May 16th, 2008 @ 5:53 pm
We worked for a while yesterday to get Bob’s Windows Mobile phone to sync with Exchange (Bob just joined our IT team - welcome Bob!). Without much luck. Bob is our first user with Windows Mobile. Everyone else uses Blackberry devices.
We use an ISA 2006 server in the DMZ with RADIUS authentication as a front-end server to Exchange. I initially added the Microsoft-Server-ActiveSync virtual directory to the list of paths in the existing ISA rule. We got errors about not having the correct privileges to do ActiveSync, which we obviously did have. After messing with this for a little while, I realized I needed to create a separate rule for the ActiveSync path and place it above my OWA redirect rule.
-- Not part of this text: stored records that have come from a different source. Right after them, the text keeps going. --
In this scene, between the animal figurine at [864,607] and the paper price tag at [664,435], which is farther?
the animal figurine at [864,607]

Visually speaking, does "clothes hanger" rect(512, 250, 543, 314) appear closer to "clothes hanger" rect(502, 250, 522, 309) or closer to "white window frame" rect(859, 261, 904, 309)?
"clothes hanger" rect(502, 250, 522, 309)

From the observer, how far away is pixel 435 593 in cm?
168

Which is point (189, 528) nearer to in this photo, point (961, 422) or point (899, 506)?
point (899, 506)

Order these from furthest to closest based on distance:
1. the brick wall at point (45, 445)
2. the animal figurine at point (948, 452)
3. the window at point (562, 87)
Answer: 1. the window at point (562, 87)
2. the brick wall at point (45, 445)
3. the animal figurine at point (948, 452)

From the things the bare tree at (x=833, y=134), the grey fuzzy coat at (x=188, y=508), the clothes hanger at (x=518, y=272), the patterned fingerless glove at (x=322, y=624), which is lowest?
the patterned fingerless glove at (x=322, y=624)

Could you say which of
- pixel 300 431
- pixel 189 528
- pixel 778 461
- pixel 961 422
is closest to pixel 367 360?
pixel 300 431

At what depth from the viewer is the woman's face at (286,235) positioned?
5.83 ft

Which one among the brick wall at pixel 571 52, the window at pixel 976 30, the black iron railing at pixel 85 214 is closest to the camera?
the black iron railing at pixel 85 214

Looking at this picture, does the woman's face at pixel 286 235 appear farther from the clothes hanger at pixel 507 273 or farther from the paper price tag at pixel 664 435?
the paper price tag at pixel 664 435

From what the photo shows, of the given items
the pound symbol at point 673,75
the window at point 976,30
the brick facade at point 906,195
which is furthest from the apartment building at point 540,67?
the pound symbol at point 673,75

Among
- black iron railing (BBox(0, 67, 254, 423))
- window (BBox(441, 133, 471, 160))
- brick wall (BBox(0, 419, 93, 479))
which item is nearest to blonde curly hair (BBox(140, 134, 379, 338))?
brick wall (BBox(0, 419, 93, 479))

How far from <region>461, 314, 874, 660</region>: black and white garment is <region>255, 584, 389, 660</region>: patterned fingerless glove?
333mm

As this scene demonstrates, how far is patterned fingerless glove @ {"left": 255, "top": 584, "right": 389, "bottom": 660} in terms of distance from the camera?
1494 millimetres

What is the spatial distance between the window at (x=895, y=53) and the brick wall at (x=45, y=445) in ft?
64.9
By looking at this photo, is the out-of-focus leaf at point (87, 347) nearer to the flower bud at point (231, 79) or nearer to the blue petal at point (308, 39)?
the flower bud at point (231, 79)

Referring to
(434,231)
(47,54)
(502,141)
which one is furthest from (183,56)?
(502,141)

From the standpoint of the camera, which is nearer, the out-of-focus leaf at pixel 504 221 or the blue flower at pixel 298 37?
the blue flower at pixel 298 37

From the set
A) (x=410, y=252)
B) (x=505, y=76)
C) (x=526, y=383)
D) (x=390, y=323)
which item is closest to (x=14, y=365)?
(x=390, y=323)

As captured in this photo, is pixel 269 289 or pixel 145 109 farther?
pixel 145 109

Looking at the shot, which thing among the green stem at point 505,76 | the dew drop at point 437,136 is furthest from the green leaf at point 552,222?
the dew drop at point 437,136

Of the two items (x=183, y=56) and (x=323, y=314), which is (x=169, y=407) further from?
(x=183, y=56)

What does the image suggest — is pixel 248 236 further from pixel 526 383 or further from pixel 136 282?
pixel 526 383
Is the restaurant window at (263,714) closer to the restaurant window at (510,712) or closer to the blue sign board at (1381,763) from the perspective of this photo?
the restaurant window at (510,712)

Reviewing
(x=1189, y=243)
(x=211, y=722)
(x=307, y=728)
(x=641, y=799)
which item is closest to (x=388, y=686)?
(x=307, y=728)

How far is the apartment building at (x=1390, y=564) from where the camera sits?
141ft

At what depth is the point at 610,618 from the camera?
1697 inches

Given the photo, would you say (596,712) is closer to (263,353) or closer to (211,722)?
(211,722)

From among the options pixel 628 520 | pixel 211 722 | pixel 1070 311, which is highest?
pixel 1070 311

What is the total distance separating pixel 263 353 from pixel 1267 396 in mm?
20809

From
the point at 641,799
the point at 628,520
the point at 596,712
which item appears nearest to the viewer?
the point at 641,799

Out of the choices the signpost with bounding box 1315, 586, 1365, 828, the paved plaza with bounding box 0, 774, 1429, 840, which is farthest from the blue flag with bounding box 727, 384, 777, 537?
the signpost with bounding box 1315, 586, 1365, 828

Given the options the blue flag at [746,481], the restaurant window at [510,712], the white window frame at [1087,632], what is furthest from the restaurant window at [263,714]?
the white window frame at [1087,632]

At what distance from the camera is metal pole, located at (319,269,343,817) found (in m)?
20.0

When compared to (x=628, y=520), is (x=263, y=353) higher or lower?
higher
I have a rule that allows the user to type in just http://webmail.jfbc.org and get automatically redirected to https://webmail.jfbc.org/owa. It seems that this rule was also redirecting the ActiveSync directory. Here’s what the “Correct” setup looks like in ISA server:

Apparently, that wasn’t the only issue. Next problem: It kept complaining about an incorrect username or password. Obviously, the username and password were correct. Some monitoring in ISA server revealed the authentication didn’t seem to be happening. All of the requests were marked as “anonymous.”
You won’t believe how simple this was. On the handheld, there are 3 boxes: username, password, and domain. We run split DNS, with JFBC.ORG as the internal domain name, so that’s what we entered. Turns out that ISA server wants the NETBIOS name instead, which is simply JFBC. It’s amazing how something so simple can create such a big issue.
May 14th, 2008 @ 4:15 am
Currently, our network at JFBC is about 15% Mac. One of the big ongoing projects I’ve been working on is better integration and management of the growing number of Macs in our environment. We currently leverage Active Directory for single signon, but, beyond that, there are no real management tools in place for Macs.
Some things are possible by extending the Active Directory schema to add some of the apple-specific LDAP attributes. However, this moves the AD environment into a somewhat “unsupported” configuration and still doesn’t provide for full control when it comes to Mac management.
The best way to fully manage the Mac clients - including centralized update management and general settings, including appearance, shortcuts, scripting, etc. is through the use of Apple’s Open Directory system. There was definitely some effort put forth on Apple’s part here, because Open Directory can fully integrate with Active Directory. Basically, AD gets used for authentication, then AD users and groups can be linked to OD groups. Specific management settings can then be applied to the OD groups.
I’ve just ordered a new Apple Xserve to handle this task, which should arrive next week. I’m excited about being able to take integration and management of our Mac environment to the next level.
Other Mac stuff on my radar:
- OS X Leopard deployment (Jonathan has agreed be my next victim beta tester).
- Office 2008 deployment.
- Possible Final Cut Server implementation (Already briefly discussed with our media team, will be exploring this further, including storage requirements).
- Migration of our closed circuit TV announcements from PowerPoint on Windows to Keynote on Mac (Currently working with our communications team on this).
Expect lots of Mac related posts in the coming weeks/months!
May 13th, 2008 @ 1:12 pm
We have had a VMware ESX cluster for a while now, but last night I put together our first diskless ESX server. I’m excited about this because it eliminates a failure point from the environment - the local disks in the servers. I’m using Qlogic iSCSI HBA’s and booting from a 10GB volume on our Equallogic SAN.
I got everything configured and tested last night. Today, it gets racked and added to our cluster in Virtualcenter. Here’s a few pictures:
No disks The machine on the bottom and the Mac are a test environment for our upcoming Windows 2008 and Mac OSX Leopard deployment. The procurve switch is just for testing on the workbench, once racked, it will be attached to our Cisco 6500 core switch.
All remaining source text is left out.